In the records below, find the line containing "What is the distance, from"; copy exactly that line and all lines after it to the end, and nothing else.

— start Entries provided —

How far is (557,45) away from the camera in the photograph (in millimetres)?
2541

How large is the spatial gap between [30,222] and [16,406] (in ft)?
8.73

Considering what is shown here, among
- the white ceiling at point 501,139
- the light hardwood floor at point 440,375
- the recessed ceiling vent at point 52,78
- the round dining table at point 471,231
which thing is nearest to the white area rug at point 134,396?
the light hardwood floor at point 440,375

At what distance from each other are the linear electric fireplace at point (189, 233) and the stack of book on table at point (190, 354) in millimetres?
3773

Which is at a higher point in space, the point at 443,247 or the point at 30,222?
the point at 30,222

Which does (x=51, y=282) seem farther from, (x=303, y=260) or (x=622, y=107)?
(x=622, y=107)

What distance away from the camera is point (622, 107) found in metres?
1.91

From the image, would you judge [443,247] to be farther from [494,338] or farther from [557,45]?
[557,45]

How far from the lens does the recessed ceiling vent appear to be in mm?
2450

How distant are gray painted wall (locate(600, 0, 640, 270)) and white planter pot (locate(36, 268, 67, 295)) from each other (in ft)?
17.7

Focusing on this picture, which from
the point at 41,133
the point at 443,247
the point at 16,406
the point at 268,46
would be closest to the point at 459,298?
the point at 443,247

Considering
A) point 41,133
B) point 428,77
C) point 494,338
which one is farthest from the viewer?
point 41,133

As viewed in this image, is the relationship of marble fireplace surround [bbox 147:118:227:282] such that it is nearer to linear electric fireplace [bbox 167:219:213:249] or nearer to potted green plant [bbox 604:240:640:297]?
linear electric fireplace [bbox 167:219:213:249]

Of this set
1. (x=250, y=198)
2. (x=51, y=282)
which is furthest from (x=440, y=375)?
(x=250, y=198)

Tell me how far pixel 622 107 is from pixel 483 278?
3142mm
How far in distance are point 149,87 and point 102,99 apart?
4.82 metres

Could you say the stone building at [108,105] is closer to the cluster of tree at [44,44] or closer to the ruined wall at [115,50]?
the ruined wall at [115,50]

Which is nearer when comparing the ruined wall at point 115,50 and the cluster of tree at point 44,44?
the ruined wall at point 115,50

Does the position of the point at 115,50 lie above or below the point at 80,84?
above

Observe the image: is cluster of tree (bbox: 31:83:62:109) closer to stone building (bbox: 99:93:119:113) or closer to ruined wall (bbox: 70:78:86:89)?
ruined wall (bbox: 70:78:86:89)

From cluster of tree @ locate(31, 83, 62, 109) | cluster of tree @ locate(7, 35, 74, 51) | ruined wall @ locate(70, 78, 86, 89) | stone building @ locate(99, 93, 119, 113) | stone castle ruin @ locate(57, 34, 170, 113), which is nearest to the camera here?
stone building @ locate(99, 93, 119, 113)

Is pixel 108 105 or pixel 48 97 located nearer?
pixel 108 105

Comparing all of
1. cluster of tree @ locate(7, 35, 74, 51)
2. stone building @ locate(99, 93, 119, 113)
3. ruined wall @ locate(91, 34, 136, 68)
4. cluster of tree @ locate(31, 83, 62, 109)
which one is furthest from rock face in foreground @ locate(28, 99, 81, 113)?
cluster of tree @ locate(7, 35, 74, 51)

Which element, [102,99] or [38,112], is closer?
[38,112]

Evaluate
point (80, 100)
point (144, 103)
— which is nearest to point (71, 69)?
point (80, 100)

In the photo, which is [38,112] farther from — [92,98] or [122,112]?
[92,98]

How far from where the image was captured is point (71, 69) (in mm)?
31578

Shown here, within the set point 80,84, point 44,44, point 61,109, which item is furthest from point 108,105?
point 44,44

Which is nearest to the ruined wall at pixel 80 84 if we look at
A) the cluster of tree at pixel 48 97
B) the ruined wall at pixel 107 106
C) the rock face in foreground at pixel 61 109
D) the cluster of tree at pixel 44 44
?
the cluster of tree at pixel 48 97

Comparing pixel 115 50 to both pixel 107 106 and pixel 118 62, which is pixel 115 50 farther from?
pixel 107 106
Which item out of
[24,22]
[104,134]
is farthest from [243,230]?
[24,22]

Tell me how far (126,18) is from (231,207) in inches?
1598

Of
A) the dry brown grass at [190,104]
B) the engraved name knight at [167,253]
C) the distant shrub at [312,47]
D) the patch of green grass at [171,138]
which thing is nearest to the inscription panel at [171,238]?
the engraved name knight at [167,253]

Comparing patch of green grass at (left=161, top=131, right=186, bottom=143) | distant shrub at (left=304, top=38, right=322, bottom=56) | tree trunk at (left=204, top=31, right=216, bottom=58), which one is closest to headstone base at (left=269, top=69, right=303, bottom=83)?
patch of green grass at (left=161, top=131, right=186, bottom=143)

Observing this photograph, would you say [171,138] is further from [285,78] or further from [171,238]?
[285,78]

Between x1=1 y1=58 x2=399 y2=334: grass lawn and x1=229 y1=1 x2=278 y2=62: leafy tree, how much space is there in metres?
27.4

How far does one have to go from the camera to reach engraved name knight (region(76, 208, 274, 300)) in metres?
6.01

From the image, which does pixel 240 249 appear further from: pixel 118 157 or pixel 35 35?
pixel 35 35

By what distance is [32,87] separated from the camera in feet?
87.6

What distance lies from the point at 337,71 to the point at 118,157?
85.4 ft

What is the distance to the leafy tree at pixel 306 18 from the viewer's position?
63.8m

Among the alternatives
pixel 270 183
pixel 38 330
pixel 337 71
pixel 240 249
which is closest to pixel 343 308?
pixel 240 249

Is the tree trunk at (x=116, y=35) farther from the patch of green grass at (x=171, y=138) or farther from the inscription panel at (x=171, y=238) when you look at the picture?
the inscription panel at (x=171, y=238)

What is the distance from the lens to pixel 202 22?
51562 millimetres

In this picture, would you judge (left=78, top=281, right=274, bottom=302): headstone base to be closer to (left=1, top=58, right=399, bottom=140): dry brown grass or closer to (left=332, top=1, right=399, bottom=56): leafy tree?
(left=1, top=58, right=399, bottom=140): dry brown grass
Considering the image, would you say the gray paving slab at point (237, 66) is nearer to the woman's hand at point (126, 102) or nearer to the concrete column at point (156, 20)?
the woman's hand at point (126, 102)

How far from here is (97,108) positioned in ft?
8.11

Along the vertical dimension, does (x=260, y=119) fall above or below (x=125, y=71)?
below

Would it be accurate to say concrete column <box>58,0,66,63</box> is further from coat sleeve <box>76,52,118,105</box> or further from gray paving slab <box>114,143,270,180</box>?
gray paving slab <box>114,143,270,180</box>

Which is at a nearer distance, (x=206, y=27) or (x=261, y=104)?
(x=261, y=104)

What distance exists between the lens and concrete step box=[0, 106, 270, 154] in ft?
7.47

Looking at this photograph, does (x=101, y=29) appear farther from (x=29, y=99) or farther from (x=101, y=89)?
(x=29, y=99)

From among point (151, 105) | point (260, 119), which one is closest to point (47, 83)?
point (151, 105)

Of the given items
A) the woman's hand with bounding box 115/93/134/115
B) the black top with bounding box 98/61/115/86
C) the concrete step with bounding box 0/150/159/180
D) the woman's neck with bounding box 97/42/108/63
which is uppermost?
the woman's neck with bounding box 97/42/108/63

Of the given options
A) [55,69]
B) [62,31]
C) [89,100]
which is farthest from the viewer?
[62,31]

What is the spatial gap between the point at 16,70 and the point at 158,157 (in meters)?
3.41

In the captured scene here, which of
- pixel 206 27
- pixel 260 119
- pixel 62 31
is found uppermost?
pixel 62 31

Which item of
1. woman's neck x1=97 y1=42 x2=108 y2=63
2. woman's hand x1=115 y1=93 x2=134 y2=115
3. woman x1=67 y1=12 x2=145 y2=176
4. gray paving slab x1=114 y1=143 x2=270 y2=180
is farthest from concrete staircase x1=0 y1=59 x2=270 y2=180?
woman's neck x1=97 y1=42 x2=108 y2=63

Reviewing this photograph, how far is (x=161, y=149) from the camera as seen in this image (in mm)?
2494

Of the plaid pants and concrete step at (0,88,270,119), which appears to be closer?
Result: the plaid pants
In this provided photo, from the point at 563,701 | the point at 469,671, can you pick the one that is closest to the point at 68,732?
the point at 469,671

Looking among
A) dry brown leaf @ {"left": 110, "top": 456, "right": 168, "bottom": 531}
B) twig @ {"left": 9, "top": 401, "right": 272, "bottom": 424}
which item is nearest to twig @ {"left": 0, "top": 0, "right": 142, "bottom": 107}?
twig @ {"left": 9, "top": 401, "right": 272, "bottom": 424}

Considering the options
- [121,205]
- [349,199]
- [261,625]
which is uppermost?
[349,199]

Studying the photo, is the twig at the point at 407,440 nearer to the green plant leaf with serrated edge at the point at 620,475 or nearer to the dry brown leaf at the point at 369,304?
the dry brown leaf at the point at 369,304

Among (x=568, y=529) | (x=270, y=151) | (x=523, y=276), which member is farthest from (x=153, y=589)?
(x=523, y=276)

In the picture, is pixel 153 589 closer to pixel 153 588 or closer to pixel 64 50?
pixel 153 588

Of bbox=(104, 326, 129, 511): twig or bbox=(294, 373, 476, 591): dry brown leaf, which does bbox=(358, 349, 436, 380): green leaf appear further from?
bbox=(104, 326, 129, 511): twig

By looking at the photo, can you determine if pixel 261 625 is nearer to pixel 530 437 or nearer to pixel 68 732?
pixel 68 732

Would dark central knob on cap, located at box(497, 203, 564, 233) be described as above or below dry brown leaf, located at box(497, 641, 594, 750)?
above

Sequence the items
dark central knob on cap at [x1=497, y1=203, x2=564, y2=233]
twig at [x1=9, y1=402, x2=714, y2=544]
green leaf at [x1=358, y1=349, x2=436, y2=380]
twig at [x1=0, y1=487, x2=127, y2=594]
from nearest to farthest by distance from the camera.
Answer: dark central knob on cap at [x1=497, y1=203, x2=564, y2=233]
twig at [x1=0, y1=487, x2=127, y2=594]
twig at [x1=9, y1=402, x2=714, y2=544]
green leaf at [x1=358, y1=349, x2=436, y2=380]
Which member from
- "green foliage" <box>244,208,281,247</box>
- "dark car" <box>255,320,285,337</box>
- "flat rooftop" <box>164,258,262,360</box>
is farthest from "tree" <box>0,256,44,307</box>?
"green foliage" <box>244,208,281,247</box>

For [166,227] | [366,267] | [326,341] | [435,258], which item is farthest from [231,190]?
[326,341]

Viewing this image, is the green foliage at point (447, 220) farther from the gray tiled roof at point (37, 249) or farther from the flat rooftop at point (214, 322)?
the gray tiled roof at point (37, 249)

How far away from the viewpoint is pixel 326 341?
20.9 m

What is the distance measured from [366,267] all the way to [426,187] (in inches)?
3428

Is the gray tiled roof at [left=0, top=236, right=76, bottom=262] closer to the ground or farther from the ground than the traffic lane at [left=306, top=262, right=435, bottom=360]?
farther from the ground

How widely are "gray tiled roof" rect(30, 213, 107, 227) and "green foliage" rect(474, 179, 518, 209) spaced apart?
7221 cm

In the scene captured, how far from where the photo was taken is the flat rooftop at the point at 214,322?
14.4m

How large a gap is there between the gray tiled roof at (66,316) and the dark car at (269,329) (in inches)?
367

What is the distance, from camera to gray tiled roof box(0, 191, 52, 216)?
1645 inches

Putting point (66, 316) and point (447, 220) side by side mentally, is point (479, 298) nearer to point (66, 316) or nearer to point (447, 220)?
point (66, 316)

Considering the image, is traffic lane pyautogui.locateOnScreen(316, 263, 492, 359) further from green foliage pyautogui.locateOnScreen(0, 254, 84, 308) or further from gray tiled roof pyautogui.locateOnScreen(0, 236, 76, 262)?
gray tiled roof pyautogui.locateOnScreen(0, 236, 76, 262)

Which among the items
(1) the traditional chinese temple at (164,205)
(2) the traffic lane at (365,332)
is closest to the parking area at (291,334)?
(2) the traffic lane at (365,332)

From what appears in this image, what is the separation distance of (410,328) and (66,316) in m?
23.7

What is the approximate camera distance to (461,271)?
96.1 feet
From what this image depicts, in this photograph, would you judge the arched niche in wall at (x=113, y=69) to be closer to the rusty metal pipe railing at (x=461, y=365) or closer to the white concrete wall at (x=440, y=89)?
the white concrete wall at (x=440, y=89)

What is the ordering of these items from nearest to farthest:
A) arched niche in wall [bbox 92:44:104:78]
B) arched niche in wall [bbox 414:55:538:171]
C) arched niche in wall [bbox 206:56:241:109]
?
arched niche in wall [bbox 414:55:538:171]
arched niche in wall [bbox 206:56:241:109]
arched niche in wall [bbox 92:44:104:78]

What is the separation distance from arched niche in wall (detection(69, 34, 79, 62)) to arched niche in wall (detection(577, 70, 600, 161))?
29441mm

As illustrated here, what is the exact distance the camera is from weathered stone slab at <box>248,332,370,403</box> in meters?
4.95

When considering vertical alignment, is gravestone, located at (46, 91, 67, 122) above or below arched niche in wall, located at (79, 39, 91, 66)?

— end Entries provided —

Task solution:
What is the distance, from camera to gray tiled roof box(0, 191, 52, 216)?
1645 inches

Putting point (66, 316) and point (447, 220) side by side mentally, is point (479, 298) nearer to point (66, 316) or nearer to point (447, 220)?
point (66, 316)

Considering the image, is traffic lane pyautogui.locateOnScreen(316, 263, 492, 359) further from green foliage pyautogui.locateOnScreen(0, 254, 84, 308) or further from gray tiled roof pyautogui.locateOnScreen(0, 236, 76, 262)?
gray tiled roof pyautogui.locateOnScreen(0, 236, 76, 262)

Which among the items
(1) the traditional chinese temple at (164,205)
(2) the traffic lane at (365,332)
is closest to the parking area at (291,334)?
(2) the traffic lane at (365,332)

From what appears in this image, what is the separation distance of (410,328) and (66,316) in m?
23.7

What is the approximate camera distance to (461,271)?
96.1 feet
From what this image depicts, in this photograph, would you judge the arched niche in wall at (x=113, y=69) to be closer to the rusty metal pipe railing at (x=461, y=365) or closer to the white concrete wall at (x=440, y=89)?
the white concrete wall at (x=440, y=89)

What is the ordering of these items from nearest to farthest:
A) arched niche in wall [bbox 92:44:104:78]
B) arched niche in wall [bbox 414:55:538:171]
C) arched niche in wall [bbox 206:56:241:109]
?
arched niche in wall [bbox 414:55:538:171]
arched niche in wall [bbox 206:56:241:109]
arched niche in wall [bbox 92:44:104:78]

What is the separation distance from arched niche in wall (detection(69, 34, 79, 62)) to arched niche in wall (detection(577, 70, 600, 161))?
29441mm

As illustrated here, what is the exact distance the camera is from weathered stone slab at <box>248,332,370,403</box> in meters?
4.95

When considering vertical alignment, is gravestone, located at (46, 91, 67, 122) above or below arched niche in wall, located at (79, 39, 91, 66)?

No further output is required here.